I was born in Sukkur, a city where history, culture, and engineering intertwined. To the world, it may appear provincial, but to those of us who grew up there, Sukkur was a miniature cosmos — a city of barrages and bridges, of clubs and libraries, of rivers and Algoza music, and of blind dolphins that existed nowhere else on Earth.
A City of Learning and Culture As a schoolboy at St. Mary’s, I wandered often from the classrooms to Lucas Park, to Sadhu Bela’s mystical island, and to the banks of the Indus at Manzilgarh. But Sukkur was not only about the river; it was a city of letters.
The General Library of Sukkur, founded in the 1800s, was one of the oldest libraries of Sindh. Alongside institutions like St. Marsavius and Sewell’s, it anchored Sukkur’s identity as a well-developed town long before partition.
For us children, books, music, and memory formed a triad of discovery. The cultural life was rich. The colour clubs were where elites gathered, while the Algoza flute echoed through festivals and shrines. Even as the trains came across the river, carried first by ferries before the great bridges were completed, Sukkur pulsed with an artistic rhythm.
A City of Engineering Wonders No child of Sukkur could ignore the marvels of engineering. The Lansdowne Bridge, completed in 1889, was at its time the longest rigid girder bridge in the world. Its steel was forged in Manchester, shipped to Sindh, and assembled under Burghardt’s eye. For decades, it carried trains across the Indus — locomotives that once had to be ferried by boat.
To a boy’s imagination, it was a world wonder. Then came the Lloyd Barrage, completed in 1932, one of the greatest irrigation works of its era. It was built to solve Sindh’s recurring famines, caused by the seasonal flow of the Indus.
For the first time, perennial irrigation brought water year-round.

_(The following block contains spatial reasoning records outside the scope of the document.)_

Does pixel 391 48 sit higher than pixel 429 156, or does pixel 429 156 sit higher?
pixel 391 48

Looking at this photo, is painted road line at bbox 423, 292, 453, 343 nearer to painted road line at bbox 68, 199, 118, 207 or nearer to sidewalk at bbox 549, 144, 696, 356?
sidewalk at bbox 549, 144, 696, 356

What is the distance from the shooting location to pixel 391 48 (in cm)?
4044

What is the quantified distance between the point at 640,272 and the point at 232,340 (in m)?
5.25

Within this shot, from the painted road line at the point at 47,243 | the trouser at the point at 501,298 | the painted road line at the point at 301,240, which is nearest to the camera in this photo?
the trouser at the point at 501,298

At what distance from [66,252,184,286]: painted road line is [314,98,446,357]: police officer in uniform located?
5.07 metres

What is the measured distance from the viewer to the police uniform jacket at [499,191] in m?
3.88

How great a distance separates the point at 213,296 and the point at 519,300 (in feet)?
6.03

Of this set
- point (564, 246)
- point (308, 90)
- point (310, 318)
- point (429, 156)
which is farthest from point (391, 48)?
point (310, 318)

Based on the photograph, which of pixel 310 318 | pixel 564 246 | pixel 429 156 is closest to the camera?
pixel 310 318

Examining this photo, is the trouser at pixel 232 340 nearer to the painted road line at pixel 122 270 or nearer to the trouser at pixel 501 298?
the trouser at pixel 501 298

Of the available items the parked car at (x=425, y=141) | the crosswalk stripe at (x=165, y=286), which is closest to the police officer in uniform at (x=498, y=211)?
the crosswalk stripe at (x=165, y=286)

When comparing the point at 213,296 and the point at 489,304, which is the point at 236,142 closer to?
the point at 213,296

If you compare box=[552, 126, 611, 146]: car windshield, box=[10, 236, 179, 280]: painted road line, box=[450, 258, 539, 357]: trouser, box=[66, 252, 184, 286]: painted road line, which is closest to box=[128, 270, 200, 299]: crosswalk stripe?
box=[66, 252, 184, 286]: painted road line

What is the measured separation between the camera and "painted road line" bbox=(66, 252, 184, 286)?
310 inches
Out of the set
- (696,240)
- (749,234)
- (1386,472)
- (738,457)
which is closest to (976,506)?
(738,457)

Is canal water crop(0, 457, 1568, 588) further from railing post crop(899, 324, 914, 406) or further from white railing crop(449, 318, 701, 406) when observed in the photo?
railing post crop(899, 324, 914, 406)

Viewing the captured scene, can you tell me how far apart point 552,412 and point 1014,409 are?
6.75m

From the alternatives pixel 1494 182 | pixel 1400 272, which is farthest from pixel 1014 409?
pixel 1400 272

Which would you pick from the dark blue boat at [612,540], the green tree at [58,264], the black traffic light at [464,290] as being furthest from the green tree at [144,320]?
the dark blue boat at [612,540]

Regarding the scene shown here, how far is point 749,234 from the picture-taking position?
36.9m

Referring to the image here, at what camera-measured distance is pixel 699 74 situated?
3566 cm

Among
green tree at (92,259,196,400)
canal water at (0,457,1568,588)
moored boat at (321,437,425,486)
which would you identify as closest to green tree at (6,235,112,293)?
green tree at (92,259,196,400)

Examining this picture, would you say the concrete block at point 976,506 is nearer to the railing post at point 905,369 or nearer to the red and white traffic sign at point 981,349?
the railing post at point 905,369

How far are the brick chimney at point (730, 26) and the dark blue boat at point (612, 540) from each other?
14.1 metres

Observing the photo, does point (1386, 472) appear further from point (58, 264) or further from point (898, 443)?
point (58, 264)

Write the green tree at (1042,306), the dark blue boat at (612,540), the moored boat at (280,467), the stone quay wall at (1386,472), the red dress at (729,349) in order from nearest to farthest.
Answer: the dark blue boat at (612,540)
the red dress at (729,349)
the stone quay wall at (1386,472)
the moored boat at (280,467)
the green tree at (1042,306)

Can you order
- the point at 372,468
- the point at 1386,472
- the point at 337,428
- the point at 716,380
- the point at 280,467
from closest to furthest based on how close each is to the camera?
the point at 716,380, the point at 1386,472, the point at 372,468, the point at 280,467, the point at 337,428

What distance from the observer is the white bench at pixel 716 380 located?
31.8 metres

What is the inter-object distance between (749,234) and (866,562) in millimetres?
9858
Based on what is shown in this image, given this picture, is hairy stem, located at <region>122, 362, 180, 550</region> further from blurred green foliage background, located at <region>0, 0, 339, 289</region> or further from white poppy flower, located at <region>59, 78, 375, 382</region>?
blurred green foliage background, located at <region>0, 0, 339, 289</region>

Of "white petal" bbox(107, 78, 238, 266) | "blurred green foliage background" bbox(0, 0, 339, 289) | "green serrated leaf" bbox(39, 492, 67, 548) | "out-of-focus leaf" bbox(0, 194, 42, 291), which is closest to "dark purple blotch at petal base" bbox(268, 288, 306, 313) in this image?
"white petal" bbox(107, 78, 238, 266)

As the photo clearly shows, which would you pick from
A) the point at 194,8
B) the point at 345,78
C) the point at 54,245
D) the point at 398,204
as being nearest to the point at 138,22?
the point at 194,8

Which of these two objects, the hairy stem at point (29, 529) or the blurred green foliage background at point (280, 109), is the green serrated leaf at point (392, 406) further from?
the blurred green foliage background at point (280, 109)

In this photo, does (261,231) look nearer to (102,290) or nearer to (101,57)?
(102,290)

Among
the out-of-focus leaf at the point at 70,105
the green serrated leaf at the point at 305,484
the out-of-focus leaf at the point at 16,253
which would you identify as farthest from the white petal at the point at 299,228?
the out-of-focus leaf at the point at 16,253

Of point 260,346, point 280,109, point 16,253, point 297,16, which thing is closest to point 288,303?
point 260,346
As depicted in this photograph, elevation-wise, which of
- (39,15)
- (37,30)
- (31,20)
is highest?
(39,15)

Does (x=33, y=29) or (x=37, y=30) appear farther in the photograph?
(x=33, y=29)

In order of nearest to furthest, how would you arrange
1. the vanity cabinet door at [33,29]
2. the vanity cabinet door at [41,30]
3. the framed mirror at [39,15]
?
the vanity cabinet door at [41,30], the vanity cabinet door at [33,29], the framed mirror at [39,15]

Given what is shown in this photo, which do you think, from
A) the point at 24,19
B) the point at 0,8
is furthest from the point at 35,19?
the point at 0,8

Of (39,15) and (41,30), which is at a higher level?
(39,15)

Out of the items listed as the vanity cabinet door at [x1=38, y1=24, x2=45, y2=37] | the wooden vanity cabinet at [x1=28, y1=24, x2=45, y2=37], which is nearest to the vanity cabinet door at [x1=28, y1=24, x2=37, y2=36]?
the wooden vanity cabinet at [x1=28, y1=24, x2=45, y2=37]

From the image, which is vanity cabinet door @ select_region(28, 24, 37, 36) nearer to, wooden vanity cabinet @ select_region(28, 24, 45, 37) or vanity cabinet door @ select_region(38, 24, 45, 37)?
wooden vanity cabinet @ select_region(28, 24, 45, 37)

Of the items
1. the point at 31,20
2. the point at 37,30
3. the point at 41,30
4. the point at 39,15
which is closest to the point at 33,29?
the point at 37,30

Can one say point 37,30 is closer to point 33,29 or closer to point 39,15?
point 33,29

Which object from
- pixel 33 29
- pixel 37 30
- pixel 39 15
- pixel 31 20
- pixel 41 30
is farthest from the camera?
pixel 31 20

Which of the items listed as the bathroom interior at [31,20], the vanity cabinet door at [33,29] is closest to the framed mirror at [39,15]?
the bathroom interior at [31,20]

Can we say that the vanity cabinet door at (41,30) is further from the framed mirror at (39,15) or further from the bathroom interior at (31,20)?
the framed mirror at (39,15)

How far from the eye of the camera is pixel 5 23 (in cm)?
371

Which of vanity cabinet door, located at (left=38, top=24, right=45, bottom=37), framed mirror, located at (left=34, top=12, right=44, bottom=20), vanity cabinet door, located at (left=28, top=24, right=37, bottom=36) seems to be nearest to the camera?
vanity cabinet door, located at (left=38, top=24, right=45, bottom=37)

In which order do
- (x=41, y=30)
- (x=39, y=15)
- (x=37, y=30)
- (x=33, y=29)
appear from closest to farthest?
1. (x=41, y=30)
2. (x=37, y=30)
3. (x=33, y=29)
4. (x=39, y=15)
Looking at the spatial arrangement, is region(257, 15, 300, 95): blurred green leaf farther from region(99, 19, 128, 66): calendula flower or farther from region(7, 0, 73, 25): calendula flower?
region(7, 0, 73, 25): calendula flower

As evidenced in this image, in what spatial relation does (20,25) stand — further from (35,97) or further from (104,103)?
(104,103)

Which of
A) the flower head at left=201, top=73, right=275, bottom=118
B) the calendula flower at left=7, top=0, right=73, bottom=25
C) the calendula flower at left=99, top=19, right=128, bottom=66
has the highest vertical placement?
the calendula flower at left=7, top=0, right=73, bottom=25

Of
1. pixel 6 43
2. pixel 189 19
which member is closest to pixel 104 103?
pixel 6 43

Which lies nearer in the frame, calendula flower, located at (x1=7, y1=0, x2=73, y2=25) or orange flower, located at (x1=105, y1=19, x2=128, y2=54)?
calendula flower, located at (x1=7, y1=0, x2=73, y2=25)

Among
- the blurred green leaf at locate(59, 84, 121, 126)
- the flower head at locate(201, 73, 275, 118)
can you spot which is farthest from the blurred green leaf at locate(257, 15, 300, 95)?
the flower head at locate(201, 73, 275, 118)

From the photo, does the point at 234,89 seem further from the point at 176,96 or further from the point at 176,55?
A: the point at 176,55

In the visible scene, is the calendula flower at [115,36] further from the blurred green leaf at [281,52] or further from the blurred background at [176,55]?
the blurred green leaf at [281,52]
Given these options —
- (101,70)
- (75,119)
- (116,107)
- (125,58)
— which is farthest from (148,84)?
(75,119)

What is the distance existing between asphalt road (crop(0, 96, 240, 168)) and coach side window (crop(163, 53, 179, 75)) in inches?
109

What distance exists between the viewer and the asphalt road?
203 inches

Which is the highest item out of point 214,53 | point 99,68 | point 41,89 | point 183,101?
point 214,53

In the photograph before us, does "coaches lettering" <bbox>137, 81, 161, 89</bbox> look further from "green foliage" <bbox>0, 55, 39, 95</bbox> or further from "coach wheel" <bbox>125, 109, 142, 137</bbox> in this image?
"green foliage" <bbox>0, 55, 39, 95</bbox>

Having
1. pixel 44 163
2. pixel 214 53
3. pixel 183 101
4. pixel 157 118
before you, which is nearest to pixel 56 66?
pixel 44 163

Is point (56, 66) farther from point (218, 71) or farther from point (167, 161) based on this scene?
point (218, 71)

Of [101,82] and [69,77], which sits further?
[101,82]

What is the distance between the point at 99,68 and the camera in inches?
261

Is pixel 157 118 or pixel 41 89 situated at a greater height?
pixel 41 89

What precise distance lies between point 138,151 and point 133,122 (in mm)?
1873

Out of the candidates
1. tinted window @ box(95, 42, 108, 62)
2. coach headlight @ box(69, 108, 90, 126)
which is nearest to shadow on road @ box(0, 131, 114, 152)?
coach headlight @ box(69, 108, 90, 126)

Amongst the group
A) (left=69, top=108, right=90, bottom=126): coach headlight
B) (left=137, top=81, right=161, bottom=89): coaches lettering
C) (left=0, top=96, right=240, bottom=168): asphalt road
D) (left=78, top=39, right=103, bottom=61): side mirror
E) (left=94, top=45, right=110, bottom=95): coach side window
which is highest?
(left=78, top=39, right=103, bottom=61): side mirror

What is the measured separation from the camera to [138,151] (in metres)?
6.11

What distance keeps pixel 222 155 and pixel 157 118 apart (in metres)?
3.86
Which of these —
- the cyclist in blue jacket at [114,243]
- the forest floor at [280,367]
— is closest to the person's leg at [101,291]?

Seven great canals — the Nara, Rice, Dadu, Khairpur Feeder, Rohri, and others — fanned out from its gates, irrigating more than seven million acres. The barrage was called a wonder of the world, and rightly so.
It not only stopped famine but laid the foundations of Sindh’s agricultural economy. A City of Geopolitics and Railways Sukkur was not isolated. It stood at the crossroads of empire. The Bolan Pass and the Khyber Pass were the only two true gateways across the Hindu Kush into India, with the Himalayas forming a barrier elsewhere.
These passes shaped history: invaders came through them, and the British secured them to contain threats. The annexation of Kalat and the building of cantonments in Quetta were part of this strategy. The railway connected Sukkur to this grand chessboard. Bridges over the Indus linked to lines running toward Quetta and the Bolan.
The Lansdowne Bridge itself was part of the Great Game — enabling imperial armies to move westward. For a boy sitting on the riverbank, watching trains cross, it was history unfolding in steel.
A City of Dolphins and Wonder And then there were the dolphins. The Indus blind dolphin (Platanista gangetica minor) lives nowhere else in the world. Endemic to Pakistan, it is found in greatest numbers between the Lloyd Barrage at Sukkur and the Guddu Barrage upstream. In my childhood of the 1960s, they were nearly gone.
Once in a great while, at Lab-e-Mehran, we would glimpse one. The joy was indescribable. These were the rarest of beings, surviving in a shrinking river. By the 1970s, only around 150 remained. I thought they would vanish forever.
But conservation in 1974 created the Indus Dolphin Reserve. Against all odds, the population rebounded. Today, more than 1,800 survive, most of them between Sukkur and Guddu.
When I return and see pods leaping again, I see proof that nature, when given a chance, can heal. Philosophy of Water and Bridges Looking back, I see Sukkur as my teacher. The barrages taught me that water is life — that famine could be stopped by harnessing the perennial flow of a river.
The bridges taught me that connectivity is survival — that societies progress when they build links, not walls. And the dolphins taught me that inclusion is strength — that what seems lost can live again if protected.
My life carried me far, to Paris with its bridges over the Seine, and to Manchester where the girders of my childhood bridge were forged. Yet Sukkur is always in my blood. It was a city of barrages and bridges, libraries and clubs, myths and marvels. It was where history and childhood met, and where even blind dolphins could dance again in the current.